START DOCUMENT PASSAGE

Visualization and Manovich

Visualization for humans has been around for at least thousands of years, since the time cave paintings were created by men, women, and children. So it is not a new process at all. The challenge now, is to marry our version of it to the computer in a kind of wedded bliss.This was a rocky road at first, as computers were inadquete to hold all but the most simple forms of data. But the techinques we have come up with, including coding and libraries of multimedia, have develped the models and modes of understanding to new heights.

Manovich contends that another great technique is to save the data in which the order it was created, which shows the change in graphs over time. He calls it a "cultural time series". I conjecture that what he is trying to say is that knowing at what points of time data is created is as important as the data itself. By chronicalling the information and visualizing the history in a condensed format of images, it is possible to come up with data that might have otherwise been hidden and come up with different conclusions. The patterns that show themselves evident have 'media elements', which are normally seperated by time. Thus such mapping is useful for showing variation in the data over time. These are ways visualization can help people come up with solutions that need variables in an ever changing world.

 

 

Comments

I think Manovich's TimeLine is super interesting too. It's definitionally a visualization without reduction since all of the covers are there, but you can't zoom in on any of them. I'm trying to wrap my head around Manovich's apparent preference for quantitative over qualitative reduction. With qualitative reduction, "We throw away %99 of what is specific about each object to represent only %1- in the hope of revealing patterns across this %1 of objects’ characteristics" (Manovich 6). Both authors for this week were obviously concerned with the dangers of qualitative reduction. Even in the direct visualization of TimeLine, though, we lose most of what is specific to each cover in order to show this larger spectrum of color saturation. I do understand the political significance of actually representing each cover as it is--rather than with some graphical primitive--and I guess I ultimately stand with Manovich in thinking that there's no perfect way to visualize.

END DOCUMENT PASSAGE
START GIVEN ENTRIES

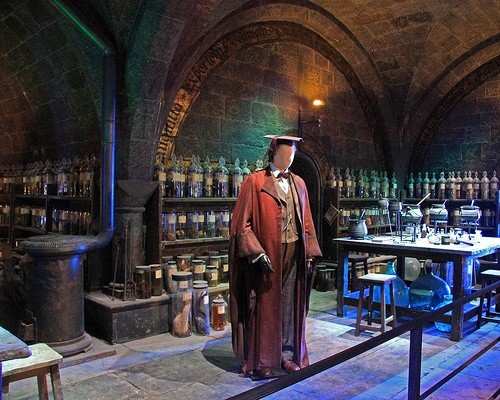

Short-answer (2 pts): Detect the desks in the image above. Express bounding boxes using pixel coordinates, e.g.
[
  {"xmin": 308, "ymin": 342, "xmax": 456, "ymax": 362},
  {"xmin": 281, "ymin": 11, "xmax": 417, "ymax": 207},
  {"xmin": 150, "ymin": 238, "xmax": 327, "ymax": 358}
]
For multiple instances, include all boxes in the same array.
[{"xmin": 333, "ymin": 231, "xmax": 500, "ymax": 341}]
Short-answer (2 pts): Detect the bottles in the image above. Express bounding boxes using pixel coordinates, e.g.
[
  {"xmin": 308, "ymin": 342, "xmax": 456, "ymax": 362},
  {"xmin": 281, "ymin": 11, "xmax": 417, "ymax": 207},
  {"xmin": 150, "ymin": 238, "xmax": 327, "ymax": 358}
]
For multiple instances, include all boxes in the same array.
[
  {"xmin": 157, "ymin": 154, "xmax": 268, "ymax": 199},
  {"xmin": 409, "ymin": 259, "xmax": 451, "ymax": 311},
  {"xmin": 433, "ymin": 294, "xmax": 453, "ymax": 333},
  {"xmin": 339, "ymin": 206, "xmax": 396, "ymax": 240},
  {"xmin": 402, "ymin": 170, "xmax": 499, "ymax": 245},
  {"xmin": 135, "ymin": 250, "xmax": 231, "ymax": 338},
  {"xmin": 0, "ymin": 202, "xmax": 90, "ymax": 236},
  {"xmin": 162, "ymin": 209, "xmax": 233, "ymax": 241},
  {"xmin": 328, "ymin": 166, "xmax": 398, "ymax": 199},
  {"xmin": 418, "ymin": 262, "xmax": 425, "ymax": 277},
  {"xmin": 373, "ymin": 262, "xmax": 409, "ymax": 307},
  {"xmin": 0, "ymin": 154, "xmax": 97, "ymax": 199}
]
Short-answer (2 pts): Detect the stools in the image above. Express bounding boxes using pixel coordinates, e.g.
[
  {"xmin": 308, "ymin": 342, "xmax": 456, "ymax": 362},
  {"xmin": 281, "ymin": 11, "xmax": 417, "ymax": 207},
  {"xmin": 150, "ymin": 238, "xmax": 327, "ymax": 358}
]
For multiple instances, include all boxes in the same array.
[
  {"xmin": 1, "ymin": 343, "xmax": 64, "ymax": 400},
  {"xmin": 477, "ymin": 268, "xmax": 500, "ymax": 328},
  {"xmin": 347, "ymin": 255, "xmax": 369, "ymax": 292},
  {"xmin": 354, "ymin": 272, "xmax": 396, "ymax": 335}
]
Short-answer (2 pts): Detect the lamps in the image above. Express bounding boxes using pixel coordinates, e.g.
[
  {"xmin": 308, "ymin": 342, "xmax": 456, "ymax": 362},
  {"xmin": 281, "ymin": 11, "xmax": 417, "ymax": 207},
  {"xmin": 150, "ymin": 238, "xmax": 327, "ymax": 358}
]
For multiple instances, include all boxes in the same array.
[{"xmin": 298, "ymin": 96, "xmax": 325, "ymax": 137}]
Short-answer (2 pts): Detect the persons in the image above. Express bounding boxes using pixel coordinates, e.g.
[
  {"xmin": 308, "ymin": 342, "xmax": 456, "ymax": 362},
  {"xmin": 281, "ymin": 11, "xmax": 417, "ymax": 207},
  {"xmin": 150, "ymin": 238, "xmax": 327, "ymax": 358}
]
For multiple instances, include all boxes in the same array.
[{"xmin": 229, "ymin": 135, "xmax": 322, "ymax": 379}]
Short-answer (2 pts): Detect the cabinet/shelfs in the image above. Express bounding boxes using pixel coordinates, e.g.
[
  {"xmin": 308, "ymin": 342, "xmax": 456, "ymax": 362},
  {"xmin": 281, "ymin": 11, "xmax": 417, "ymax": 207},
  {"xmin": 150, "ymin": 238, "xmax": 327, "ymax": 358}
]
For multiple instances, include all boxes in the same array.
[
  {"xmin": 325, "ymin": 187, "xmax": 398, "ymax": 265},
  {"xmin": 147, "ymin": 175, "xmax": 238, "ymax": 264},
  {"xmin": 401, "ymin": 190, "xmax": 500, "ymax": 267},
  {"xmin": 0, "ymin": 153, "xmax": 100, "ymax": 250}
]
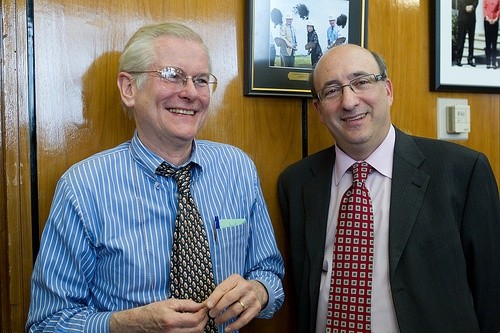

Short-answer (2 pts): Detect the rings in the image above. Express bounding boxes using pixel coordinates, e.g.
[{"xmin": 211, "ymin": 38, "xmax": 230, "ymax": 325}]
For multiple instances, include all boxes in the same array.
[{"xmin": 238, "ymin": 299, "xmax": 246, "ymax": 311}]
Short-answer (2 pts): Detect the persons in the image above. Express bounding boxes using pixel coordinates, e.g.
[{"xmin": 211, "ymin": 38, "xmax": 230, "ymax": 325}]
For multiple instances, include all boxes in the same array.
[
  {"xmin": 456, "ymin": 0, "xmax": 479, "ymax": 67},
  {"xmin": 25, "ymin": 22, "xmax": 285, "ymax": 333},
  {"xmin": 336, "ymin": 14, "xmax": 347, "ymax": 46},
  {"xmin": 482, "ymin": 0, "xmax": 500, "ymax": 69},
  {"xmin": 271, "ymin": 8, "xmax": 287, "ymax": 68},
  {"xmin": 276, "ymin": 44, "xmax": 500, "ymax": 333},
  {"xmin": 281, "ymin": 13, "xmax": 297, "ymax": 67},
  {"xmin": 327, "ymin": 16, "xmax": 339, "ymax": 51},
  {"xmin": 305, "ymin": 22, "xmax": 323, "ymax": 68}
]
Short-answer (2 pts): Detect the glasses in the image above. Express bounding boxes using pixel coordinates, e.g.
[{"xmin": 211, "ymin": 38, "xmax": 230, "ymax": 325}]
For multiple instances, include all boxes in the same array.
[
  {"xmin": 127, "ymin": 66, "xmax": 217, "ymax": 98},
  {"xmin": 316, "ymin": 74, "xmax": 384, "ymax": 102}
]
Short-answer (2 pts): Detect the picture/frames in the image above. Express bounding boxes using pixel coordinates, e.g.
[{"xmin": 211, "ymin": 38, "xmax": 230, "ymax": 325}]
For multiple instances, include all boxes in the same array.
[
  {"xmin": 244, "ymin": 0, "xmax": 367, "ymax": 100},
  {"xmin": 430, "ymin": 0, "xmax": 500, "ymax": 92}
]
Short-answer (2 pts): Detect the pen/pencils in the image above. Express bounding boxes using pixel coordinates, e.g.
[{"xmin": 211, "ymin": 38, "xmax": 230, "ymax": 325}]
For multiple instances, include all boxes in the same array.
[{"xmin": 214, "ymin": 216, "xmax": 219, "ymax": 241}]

END GIVEN ENTRIES

> _EXERCISE INSTRUCTIONS_:
A) In the post on visualization and Manovich, what does Manovich call the technique of saving data in the order in which it was created?
B) Reproduce the part of the post on visualization and Manovich that runs from "Manovich contends that" down to "ever changing world.".

> _NUMBERED ANSWERS_:
A) A "cultural time series."

B)
Manovich contends that another great technique is to save the data in which the order it was created, which shows the change in graphs over time. He calls it a "cultural time series". I conjecture that what he is trying to say is that knowing at what points of time data is created is as important as the data itself. By chronicalling the information and visualizing the history in a condensed format of images, it is possible to come up with data that might have otherwise been hidden and come up with different conclusions. The patterns that show themselves evident have 'media elements', which are normally seperated by time. Thus such mapping is useful for showing variation in the data over time. These are ways visualization can help people come up with solutions that need variables in an ever changing world.